All these events have undermined the credibility of LockBit among affiliates and even the victims themselves, significantly complicating the group's expansion, as well as maintaining the shock rate at which LockBit has long carried out its attacks.
However, despite the fact that the LockBit infrastructure is now almost completely eliminated, and law enforcement officers are making successful arrests of former participants, the most loyal remaining dark hackers are not sitting idly by and are already developing new malware that can help the group correct its situation and be reborn from the ashes, like Phoenix.
So, recently, Trend Micro specialists discovered a new software from LockBit, tracked by researchers as LockBit-NG-Dev. It may serve as the basis for the next version of their LockBit 4.0 malware.

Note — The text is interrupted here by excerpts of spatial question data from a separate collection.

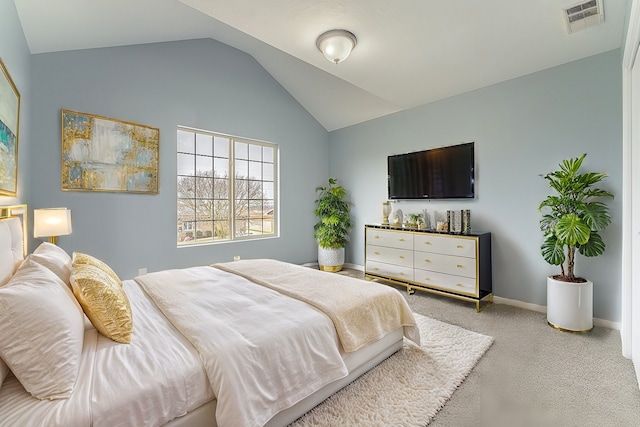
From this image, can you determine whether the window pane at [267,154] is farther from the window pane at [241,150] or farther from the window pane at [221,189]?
the window pane at [221,189]

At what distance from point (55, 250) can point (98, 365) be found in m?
1.27

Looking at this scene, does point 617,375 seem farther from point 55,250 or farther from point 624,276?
point 55,250

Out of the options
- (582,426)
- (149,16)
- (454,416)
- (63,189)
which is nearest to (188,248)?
(63,189)

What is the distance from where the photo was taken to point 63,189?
10.0 feet

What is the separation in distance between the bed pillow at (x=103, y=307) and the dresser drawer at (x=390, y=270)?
3.20m

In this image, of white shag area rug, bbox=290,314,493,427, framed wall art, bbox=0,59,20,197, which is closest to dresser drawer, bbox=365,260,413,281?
white shag area rug, bbox=290,314,493,427

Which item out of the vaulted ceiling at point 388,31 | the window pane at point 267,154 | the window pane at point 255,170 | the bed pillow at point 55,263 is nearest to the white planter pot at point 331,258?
the window pane at point 255,170

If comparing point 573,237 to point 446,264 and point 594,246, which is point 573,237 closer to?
point 594,246

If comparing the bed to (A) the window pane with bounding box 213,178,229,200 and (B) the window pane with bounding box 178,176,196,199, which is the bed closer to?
(B) the window pane with bounding box 178,176,196,199

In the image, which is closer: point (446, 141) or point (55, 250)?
point (55, 250)

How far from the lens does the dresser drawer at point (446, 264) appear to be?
3254mm

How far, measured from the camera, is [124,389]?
3.47 feet

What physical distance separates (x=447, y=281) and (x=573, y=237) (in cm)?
130

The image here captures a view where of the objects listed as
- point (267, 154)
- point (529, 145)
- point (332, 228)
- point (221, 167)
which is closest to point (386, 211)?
point (332, 228)
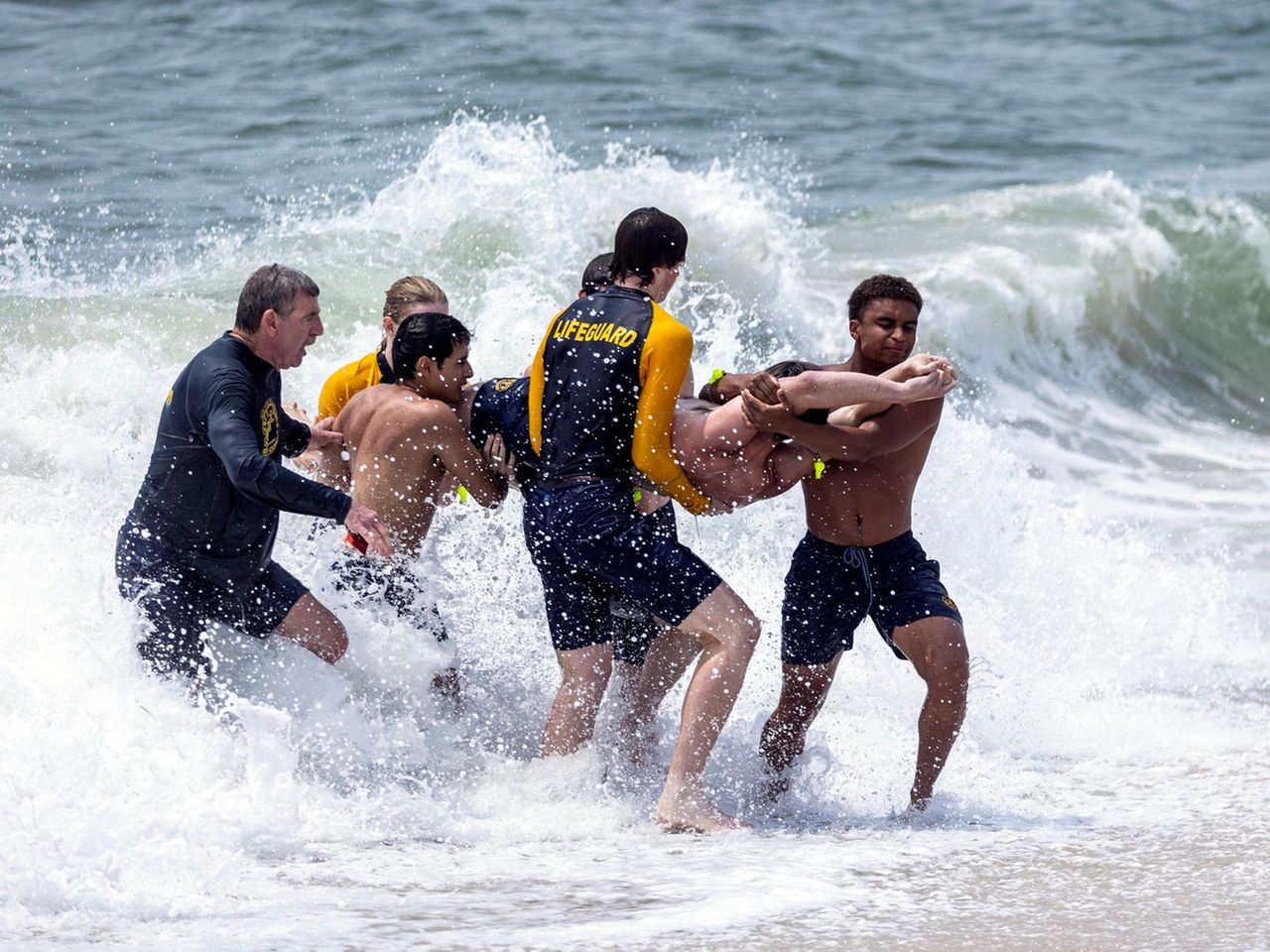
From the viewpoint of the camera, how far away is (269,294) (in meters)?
4.80

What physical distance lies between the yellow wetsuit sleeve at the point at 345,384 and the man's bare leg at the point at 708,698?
1.64 m

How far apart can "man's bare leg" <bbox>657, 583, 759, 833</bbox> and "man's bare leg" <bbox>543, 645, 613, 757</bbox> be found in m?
0.39

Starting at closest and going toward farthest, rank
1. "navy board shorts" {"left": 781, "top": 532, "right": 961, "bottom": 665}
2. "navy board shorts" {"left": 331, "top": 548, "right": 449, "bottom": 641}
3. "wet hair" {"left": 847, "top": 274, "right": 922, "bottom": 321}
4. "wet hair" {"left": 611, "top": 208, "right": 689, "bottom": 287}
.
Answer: "wet hair" {"left": 611, "top": 208, "right": 689, "bottom": 287} < "wet hair" {"left": 847, "top": 274, "right": 922, "bottom": 321} < "navy board shorts" {"left": 781, "top": 532, "right": 961, "bottom": 665} < "navy board shorts" {"left": 331, "top": 548, "right": 449, "bottom": 641}

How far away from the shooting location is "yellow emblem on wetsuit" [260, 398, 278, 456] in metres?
4.83

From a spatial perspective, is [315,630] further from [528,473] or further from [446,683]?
[528,473]

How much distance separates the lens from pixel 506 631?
6.05 m

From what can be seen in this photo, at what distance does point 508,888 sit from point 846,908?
0.90 metres

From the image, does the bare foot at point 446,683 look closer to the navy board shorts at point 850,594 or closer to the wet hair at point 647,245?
the navy board shorts at point 850,594

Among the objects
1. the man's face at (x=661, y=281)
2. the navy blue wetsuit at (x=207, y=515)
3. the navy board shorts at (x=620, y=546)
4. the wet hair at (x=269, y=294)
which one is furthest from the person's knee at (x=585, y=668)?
the wet hair at (x=269, y=294)

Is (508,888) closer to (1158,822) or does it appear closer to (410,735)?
(410,735)

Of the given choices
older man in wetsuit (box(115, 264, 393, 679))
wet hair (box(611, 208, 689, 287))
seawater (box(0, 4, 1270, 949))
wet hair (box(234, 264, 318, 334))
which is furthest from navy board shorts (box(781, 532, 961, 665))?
wet hair (box(234, 264, 318, 334))

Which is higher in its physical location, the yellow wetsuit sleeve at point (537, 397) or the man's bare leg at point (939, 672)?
the yellow wetsuit sleeve at point (537, 397)

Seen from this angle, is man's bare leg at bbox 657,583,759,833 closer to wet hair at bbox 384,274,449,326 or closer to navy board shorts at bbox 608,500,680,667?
navy board shorts at bbox 608,500,680,667

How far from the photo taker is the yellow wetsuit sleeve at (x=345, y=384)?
5746 millimetres
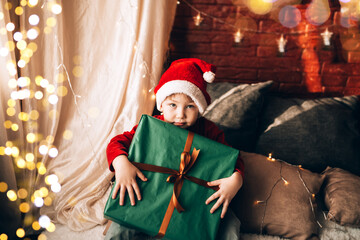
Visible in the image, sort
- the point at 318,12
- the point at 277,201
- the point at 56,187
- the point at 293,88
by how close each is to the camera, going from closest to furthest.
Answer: the point at 277,201 < the point at 56,187 < the point at 318,12 < the point at 293,88

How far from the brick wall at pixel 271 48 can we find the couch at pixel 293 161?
0.29m

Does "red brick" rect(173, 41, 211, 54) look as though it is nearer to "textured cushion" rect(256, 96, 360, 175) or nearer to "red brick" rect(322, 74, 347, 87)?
"textured cushion" rect(256, 96, 360, 175)

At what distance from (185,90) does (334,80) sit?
1302mm

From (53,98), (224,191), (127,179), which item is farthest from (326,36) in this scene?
(53,98)

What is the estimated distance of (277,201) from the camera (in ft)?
3.55

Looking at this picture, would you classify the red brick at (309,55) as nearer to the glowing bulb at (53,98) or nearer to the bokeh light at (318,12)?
the bokeh light at (318,12)

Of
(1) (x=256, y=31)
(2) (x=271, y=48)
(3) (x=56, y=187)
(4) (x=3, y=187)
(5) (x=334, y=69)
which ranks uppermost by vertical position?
(1) (x=256, y=31)

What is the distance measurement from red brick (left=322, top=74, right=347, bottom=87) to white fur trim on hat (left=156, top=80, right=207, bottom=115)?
1.16 metres

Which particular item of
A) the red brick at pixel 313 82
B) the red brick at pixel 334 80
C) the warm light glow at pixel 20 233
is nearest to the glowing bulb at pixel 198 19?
the red brick at pixel 313 82

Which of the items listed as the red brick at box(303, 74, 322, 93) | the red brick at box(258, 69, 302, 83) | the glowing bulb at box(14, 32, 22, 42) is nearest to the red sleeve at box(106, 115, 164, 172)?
the glowing bulb at box(14, 32, 22, 42)

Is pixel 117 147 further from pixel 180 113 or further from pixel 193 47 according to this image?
pixel 193 47

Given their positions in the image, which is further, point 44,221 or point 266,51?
point 266,51

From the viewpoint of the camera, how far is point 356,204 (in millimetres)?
1086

The new version of the proprietary cryptographer was developed on .NET and compiled using CoreRT, which makes it more versatile and less platform-specific. This may indicate that the group is trying to expand its capabilities to attack a variety of systems. By the way, just today we wrote that despite the elimination of their infrastructure , hackers are still conducting cyber attacks.
Unlike previous versions, LockBit-NG-Dev lost the ability to self-propagate, which was typical for early implementations of LockBit. This change may indicate the group's desire to improve its own control over the spread of malware and avoid unwanted attention from security services.
In addition, the new version includes mechanisms for more fine-tuning attacks, which is likely to allow affiliates to more effectively manage the process of encrypting victims data and negotiating ransoms.
Given the significant changes in the new version of the software and the efforts made to eliminate previous shortcomings, there is reason to believe that LockBit has a chance to restore its position in the cybercrime market.
However, the question of whether the band will be able to fully restore its reputation and regain its former greatness remains open. The effectiveness of the new software, as well as the group's ability to resist law enforcement and interact productively with affiliates, will be key factors determining their future in the cybercrime world.